** Information provided follows **
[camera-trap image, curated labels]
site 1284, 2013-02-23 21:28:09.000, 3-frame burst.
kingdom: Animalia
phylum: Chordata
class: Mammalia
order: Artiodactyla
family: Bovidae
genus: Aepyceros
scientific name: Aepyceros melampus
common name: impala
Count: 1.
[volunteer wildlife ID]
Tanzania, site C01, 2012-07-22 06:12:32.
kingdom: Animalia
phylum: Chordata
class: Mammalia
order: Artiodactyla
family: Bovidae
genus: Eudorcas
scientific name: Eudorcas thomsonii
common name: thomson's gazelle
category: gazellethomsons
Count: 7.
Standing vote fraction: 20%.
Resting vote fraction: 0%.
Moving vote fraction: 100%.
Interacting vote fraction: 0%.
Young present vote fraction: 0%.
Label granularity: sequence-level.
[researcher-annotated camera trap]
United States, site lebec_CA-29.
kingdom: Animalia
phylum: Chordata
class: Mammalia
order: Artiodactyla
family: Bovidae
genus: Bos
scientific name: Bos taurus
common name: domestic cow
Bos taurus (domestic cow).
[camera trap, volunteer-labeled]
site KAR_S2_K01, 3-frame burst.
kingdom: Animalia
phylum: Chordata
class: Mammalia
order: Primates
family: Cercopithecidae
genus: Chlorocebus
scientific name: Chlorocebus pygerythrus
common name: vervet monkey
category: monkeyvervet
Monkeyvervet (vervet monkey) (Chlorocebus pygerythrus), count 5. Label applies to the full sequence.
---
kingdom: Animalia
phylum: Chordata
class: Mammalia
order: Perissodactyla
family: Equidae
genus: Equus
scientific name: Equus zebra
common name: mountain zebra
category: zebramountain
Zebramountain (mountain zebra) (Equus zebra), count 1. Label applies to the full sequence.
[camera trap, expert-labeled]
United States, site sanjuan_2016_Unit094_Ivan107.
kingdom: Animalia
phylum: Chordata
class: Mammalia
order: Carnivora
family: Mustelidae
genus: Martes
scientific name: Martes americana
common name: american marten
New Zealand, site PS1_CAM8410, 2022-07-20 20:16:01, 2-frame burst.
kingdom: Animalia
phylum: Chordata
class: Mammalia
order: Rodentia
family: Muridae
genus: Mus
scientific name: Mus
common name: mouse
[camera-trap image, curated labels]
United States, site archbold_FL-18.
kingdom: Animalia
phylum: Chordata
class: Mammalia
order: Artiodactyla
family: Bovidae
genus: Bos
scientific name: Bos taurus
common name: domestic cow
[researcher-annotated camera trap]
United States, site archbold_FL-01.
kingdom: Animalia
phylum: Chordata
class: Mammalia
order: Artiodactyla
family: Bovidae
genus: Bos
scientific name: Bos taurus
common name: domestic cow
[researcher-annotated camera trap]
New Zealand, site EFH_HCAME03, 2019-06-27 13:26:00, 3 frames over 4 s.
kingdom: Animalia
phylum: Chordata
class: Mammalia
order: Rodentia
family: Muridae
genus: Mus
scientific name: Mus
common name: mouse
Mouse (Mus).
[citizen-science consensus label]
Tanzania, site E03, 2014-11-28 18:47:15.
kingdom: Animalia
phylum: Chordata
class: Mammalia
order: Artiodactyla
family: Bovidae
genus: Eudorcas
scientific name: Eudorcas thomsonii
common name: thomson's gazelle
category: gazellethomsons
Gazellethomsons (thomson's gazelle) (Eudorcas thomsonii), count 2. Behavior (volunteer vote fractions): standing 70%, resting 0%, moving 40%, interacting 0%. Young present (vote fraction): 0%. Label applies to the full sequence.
** End of Information provided **
> **What is required**: Would you filter the records and copy each line that contains the word "States"?

> **Expected answer**:
United States, site lebec_CA-29.
United States, site sanjuan_2016_Unit094_Ivan107.
United States, site archbold_FL-18.
United States, site archbold_FL-01.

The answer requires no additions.